* Provided text:
But whatever you do with "Gramp's Fiddle", enjoy the heck out of it and keep fiddlin, no matter what.
Good luck, my friend.
It was Fiddlestix, Hopefully he will show us or tell us about doing that, straightening a bow.

Not sure if I would even try hot sand. You don't have to get the wood hot enough to ruin the finish. It doesn't take very much heat to expand the wood molecules in order to bend it. Think about it, if you leave your bow in direct sunlight or where it's very hot, the bow (over time) will warp on it's own.
I would think dipping the bow in hot sand would do more damage, I mean you're laying the finished wood in hot rough sand and the grains of sand can affect the smooth surface of the varnish. With the heat gun, you have a dry heat and the bow never comes in contact with anything. Heating the bow can also be done over the burner surface of an "ELECTRIC" not gas stove. I have found out that the heat gun works best, you can direct/concentrate the heat in a very small area if need be.

* Data provided:
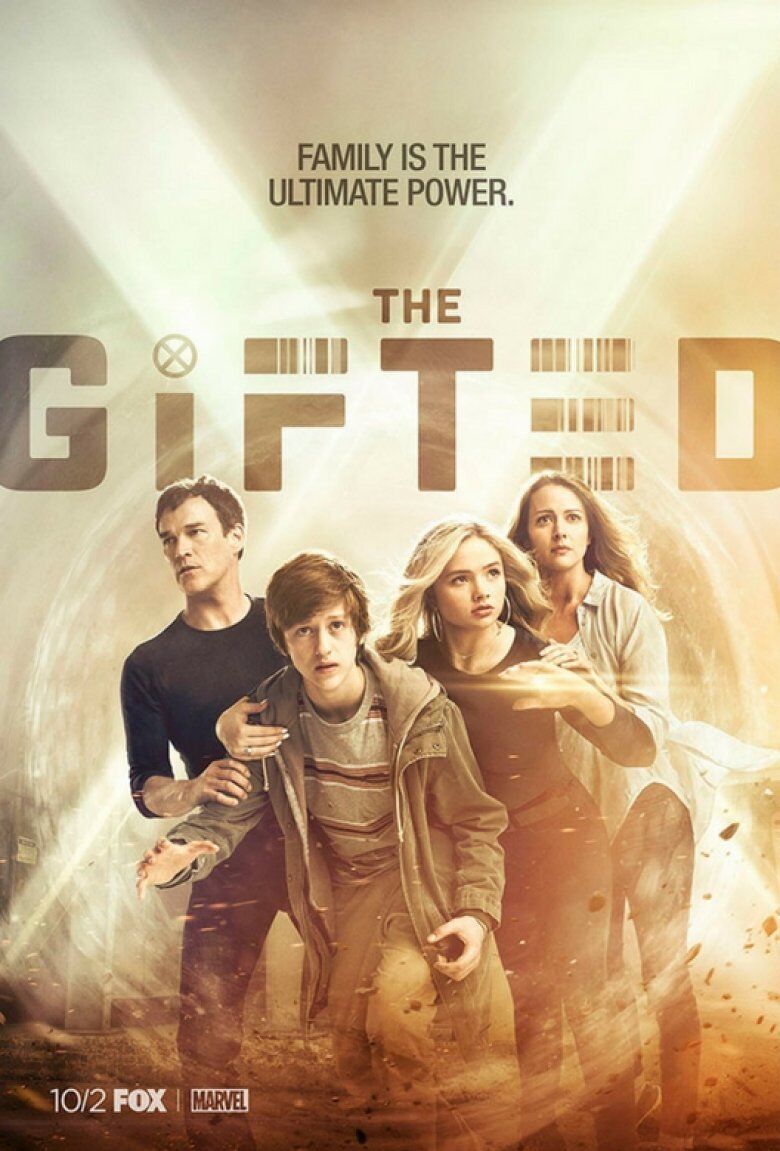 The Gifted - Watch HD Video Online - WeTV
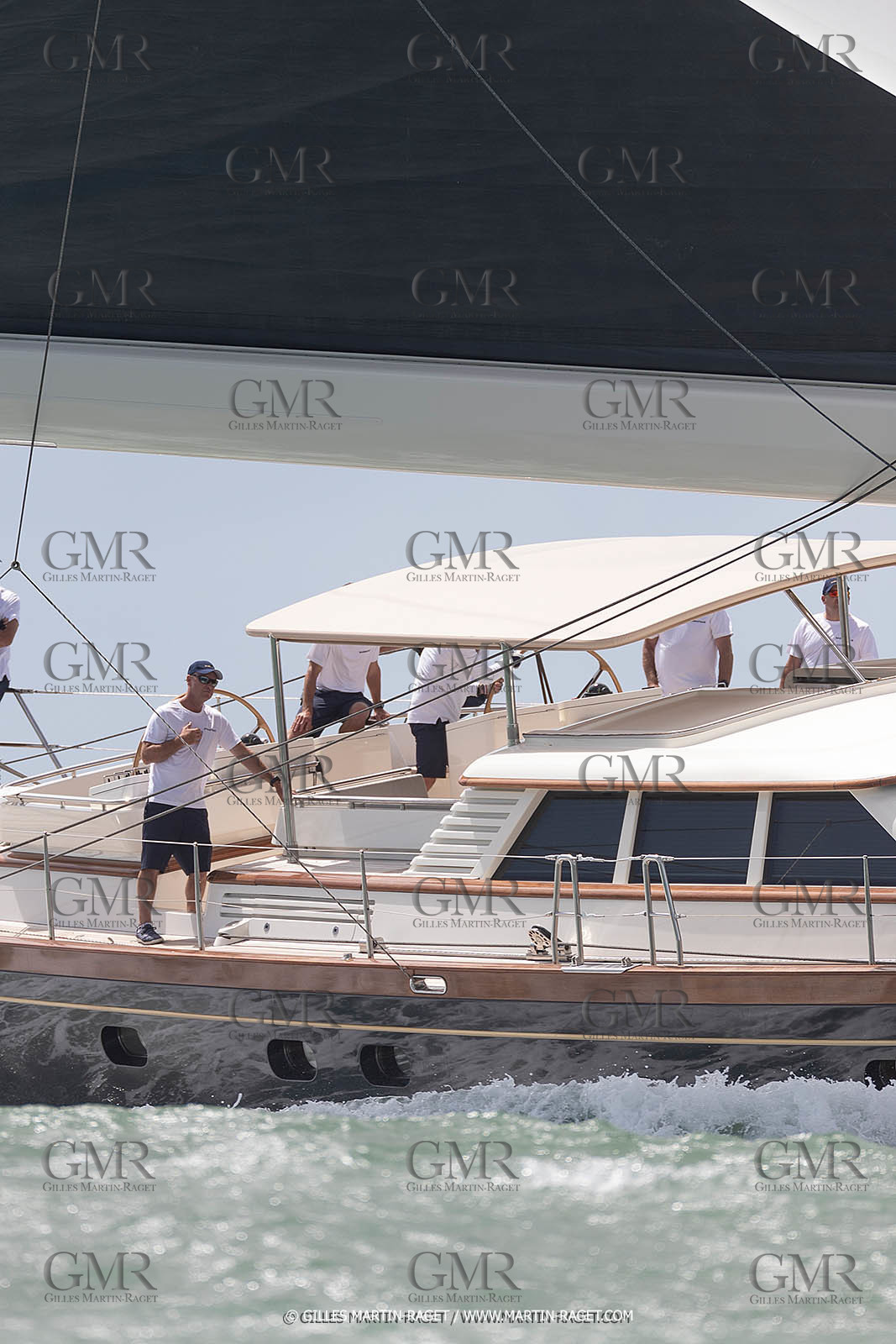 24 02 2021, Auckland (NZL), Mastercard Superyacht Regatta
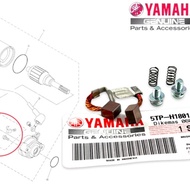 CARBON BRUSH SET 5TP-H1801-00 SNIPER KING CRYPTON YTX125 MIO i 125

* Activity list:
(a) From the post on straightening a bow, list every method of heating a bow that it mentions.
(b) According to the post on straightening a bow, what kind of stove burner can be used to heat the bow?
(c) Please carry on the post on straightening a bow from its final sentence.
The material has no connection to the post on straightening a bow.

* Answers by task:
(a)
- Dipping the bow in hot sand
- Using a heat gun
- Holding the bow over the burner surface of an electric stove

(b) An electric stove, not a gas one.

(c)
Heat and humidity, (as you probably know) is a very crucial part in the life of a violin/fiddle. Two weeks ago I had one of my bows rehaired, Monday morning I loosened the adjuster to relax the hair, it still had tension on it. Thursday, I took it back to the Luthier who rehaird the bow. He asked me what the humidity was in my house. I wasn't there for more than 5 minutes and checked the bow hair again, it was fine, the hairs had relaxed and weren't tight at all. I was shocked that in just that short time, the affect the humidity in his shop had on the bow.
I think it was "Dee Major" who wanted a little more information on how to use the heat gun to straighten the bow.
Lay the heat gun on your table/workbench, support it so it doesn't vibrate all over the table, grasp the bow at each end, being carefull where you hold it by the head, the head is cross grained and it's possible to break it at that point. As you apply the heat, use gentle pressure in the opposite direction of the warp. Bend the stick beyond being straight, hold it in that position until the wood cools. You can also eliminate a twist in the wood, the same way, just twist the stick in the opposite direction. Make sure you apply the heat where the bend is, if the whole stick is warped, apply the heat the full length. With a small kink or bend, I lay the stick on my knee. The Luthier wanted $30.00 to $60.00 to straighten it and he does it the exact same way, with a heat gun. It took me about 20 minutes, for FREE.
I hope this information helps, it works for me.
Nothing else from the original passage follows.